# Springfield M1A



## glenbo (Apr 9, 2010)

Who has one, and what's your feelings about it? Worth the price? Reliable, smooth, accurate? I'm thinking about the Scout because I want a semi-auto that's more traditional looking than an FN or AR and haven't found any other.


----------



## Jungle_Jim (Nov 16, 2007)

They are okay, They are heavy. They are not as accurate as many claim, or at least cannot maintain a high level of accuracy without a ton of gunsmith level maintenance,
I like the Scout best of them all but I have a question. The problems with M1As and the like are related to OP rod issues and the open action. Shooting one under a covered bench at the range you'll never have any issues. If you have to actually use it in field conditions it may fail you...

Why "I want a semi-auto that's more traditional looking than an FN or AR ?

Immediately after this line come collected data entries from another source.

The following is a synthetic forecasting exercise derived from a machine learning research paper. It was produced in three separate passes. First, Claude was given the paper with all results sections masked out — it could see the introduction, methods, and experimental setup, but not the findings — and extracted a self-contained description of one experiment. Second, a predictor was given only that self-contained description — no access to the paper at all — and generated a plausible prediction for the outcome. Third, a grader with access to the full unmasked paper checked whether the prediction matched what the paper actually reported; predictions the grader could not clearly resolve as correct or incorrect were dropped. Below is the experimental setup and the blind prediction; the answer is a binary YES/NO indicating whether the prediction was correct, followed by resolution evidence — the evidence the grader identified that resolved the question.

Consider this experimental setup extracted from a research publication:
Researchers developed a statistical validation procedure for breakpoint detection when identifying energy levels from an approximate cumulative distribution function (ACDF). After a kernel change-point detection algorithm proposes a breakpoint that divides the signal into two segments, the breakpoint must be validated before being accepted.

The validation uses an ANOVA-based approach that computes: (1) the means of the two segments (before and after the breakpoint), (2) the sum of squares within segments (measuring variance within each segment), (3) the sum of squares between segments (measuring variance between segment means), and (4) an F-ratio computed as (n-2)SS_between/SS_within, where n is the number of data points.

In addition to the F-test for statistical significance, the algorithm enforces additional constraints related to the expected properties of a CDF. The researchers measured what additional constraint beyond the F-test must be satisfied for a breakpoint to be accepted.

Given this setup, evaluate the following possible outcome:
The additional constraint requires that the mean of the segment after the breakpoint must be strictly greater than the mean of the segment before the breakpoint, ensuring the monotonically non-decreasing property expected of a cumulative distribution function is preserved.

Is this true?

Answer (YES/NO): YES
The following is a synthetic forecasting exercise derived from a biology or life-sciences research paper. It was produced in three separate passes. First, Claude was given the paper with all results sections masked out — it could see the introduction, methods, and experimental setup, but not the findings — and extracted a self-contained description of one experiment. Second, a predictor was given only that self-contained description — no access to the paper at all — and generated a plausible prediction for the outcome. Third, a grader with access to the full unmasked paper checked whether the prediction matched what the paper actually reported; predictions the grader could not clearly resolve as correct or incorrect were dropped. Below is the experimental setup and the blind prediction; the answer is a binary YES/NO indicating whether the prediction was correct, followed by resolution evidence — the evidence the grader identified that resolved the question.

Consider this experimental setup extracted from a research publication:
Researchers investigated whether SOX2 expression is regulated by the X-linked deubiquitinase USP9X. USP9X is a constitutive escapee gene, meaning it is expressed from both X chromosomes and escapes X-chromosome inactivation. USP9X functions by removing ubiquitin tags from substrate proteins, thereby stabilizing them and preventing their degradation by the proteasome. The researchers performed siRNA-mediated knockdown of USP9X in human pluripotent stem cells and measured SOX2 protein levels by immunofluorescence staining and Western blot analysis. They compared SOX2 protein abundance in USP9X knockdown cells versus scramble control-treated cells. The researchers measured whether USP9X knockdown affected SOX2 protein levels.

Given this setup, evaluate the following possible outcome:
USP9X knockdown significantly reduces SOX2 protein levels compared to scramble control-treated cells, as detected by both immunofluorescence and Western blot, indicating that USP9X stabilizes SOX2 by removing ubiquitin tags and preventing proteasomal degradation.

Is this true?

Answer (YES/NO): NO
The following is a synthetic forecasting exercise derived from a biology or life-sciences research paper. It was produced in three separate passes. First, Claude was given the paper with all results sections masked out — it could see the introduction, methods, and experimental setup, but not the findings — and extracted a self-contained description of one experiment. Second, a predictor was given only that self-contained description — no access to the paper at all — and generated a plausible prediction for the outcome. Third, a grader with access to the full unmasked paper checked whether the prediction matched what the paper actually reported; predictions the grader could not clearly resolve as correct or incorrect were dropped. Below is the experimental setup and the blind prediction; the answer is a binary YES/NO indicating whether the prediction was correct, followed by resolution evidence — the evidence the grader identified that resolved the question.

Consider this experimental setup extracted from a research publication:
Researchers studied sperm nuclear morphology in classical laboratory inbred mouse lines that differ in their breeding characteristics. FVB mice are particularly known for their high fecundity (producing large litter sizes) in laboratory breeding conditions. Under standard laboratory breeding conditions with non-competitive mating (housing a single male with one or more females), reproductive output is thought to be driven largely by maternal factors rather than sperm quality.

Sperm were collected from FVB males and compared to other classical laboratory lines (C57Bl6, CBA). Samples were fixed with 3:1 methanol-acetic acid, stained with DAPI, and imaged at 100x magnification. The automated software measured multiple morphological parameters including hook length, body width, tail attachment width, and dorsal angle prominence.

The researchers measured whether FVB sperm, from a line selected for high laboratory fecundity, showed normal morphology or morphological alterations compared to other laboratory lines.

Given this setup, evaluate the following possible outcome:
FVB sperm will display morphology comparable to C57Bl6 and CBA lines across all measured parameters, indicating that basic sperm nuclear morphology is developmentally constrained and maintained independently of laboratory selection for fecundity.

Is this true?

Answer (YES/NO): NO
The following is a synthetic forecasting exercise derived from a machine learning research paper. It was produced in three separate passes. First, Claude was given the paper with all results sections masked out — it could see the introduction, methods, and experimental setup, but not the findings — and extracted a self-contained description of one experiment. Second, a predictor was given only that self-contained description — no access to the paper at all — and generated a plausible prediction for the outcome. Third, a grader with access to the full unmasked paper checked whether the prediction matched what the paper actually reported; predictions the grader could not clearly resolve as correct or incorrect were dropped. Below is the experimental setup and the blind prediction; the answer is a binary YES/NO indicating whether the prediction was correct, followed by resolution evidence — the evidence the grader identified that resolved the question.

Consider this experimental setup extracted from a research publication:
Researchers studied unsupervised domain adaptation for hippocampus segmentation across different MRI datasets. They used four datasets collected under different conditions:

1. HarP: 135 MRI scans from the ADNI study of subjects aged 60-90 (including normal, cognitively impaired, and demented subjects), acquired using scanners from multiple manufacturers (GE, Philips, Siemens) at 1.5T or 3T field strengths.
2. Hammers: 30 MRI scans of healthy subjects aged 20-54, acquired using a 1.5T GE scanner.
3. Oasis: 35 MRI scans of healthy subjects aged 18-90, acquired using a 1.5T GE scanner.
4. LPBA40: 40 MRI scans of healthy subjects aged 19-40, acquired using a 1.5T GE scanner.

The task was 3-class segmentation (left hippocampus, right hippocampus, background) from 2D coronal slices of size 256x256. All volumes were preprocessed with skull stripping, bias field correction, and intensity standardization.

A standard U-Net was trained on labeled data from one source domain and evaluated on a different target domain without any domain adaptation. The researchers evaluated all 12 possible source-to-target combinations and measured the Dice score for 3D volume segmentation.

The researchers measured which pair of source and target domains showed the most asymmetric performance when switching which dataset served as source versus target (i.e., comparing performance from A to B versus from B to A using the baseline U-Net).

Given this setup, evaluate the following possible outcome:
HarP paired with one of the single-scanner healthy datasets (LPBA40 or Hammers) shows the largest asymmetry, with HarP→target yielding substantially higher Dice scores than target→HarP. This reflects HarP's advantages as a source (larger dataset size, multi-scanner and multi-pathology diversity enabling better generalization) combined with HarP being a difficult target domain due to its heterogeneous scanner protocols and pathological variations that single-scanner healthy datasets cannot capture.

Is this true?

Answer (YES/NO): NO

You can get a lighter, more accurate, more reliable rifle with either the FN or AR or PTR91. PTR91s are about half the price of an M1A. Nobody cares anymore about what a rifle looks like.


----------



## Jungle_Jim (Nov 16, 2007)

http://www.cdnnsports.com/ptr91k-308-16-classic-park-wd.html#.Vk-EBxSFP3g

http://www.cdnnsports.com/ptr-91-308-18-picatinny-rail-parkerized-fix-stock.html#.Vk-EIxSFP3g


----------



## glenbo (Apr 9, 2010)

"Why "I want a semi-auto that's more traditional looking than an FN or AR ?"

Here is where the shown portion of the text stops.